New kinds of solid fuels and propellants comprised of nanomaterials are making their way into civilian and military applications yet the impact of their release on the environment remains largely unknown. Two such materials are boron and silicon nanoparticles (NPs). In this work, the effects of solution chemistry on the aggregation kinetics of these NPs were investigated, whereas sand column experiments were used to examine their transport behavior under saturated conditions. The role of two kinds of natural organic matter (NOM), i.e. Suwannee River humic acid (SRHA) and sodium alginate, on the aggregation and transport behavior of these NPs was also investigated.;Aggregation tests indicated the presence of reaction-controlled and diffusion-controlled regimes and yielded different critical coagulation concentrations (CCC) for various cations. Aggregation and deposition experimental data corresponded with the classic Derjaguin-Landau-Verwey-Overbeek (DLVO) model and the clean-bed filtration model, respectively.

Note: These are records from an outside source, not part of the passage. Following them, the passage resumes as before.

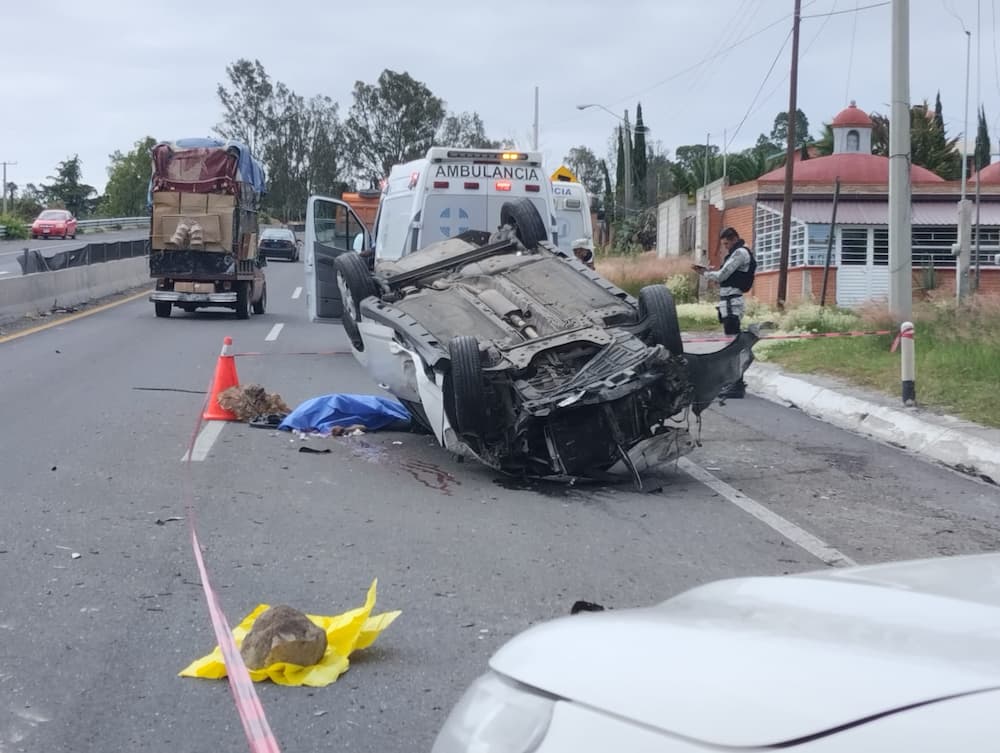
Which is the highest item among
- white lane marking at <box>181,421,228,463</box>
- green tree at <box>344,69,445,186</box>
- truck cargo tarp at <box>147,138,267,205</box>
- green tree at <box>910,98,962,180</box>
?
green tree at <box>344,69,445,186</box>

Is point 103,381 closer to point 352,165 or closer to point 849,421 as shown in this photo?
point 849,421

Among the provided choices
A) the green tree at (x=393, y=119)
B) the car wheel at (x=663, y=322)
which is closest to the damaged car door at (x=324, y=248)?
the car wheel at (x=663, y=322)

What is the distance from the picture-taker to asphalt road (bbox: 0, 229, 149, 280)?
125ft

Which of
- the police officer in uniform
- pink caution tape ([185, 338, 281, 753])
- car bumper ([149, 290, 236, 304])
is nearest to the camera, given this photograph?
pink caution tape ([185, 338, 281, 753])

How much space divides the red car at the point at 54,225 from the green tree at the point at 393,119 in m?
28.3

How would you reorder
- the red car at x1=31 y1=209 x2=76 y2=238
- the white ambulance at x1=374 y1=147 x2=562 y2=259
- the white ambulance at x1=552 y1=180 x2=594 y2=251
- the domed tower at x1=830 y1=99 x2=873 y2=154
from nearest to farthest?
1. the white ambulance at x1=374 y1=147 x2=562 y2=259
2. the white ambulance at x1=552 y1=180 x2=594 y2=251
3. the domed tower at x1=830 y1=99 x2=873 y2=154
4. the red car at x1=31 y1=209 x2=76 y2=238

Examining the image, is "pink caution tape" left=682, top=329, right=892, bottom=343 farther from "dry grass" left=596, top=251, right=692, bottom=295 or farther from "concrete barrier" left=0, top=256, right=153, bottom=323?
"concrete barrier" left=0, top=256, right=153, bottom=323

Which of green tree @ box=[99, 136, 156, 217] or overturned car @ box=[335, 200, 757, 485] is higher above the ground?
green tree @ box=[99, 136, 156, 217]

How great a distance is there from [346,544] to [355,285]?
354 cm

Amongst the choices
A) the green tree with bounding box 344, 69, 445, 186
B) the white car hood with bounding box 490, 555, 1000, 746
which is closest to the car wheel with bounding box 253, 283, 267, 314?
the white car hood with bounding box 490, 555, 1000, 746

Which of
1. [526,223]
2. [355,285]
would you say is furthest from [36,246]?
[355,285]

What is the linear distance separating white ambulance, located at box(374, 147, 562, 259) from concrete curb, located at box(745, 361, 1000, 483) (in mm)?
3367

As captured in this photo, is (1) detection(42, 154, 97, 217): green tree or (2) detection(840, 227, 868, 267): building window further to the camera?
(1) detection(42, 154, 97, 217): green tree

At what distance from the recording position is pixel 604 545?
682 cm
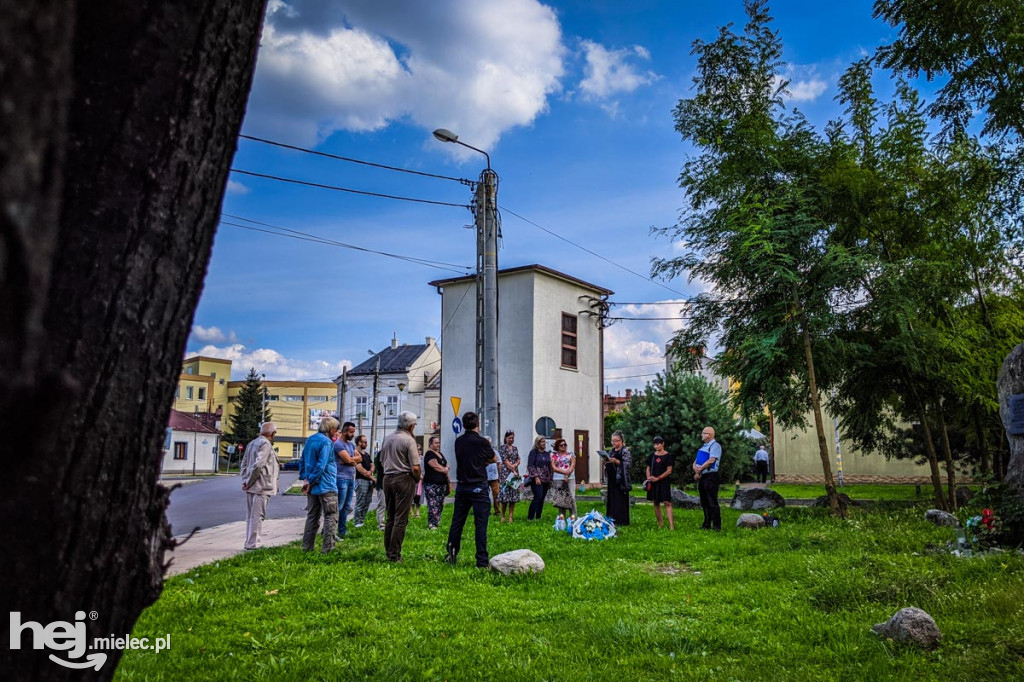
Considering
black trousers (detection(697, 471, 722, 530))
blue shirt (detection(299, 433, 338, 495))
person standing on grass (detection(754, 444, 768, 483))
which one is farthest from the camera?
person standing on grass (detection(754, 444, 768, 483))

Theoretical calculations indicated that both the primary and secondary energy minima play important roles in the deposition of NPs in the column experiments.;The presence of various ions and NOMs made the transport behavior of the NPs more complicated. The addition of NOM caused the boron NPs to stabilize in various electrolytes except in the presence of alginate and high Ca 2+ concentration, where the aggregation of boron NPs was enhanced. The stabilization of boron NPs in the presence of NOM is attributed to the increased electrostatic repulsion; while the induced destabilization is attributed to the affiliation of adsorbed alginate with Ca2+ as observed in the transmission electron microscope images.;The aggregation study of silicon NPs was qualitatively consistent with the traditional DLVO model. Enhanced aggregation was observed in the presence of SRHA and Ca2+, which was attributed to bridging generated by the SRHA-Ca2+-NPs aggregates. The deposition and re-entrainment of silicon NPs in the column experiments corresponded well with the theoretical DLVO energy interaction. It appears that steric effects contributed to the enhanced transport of silicon NPs in the presence of SRHA. Hence, the determination of the type of electrolytes and NOM are equally important as the nature of NPs for the prediction of their fate and transport.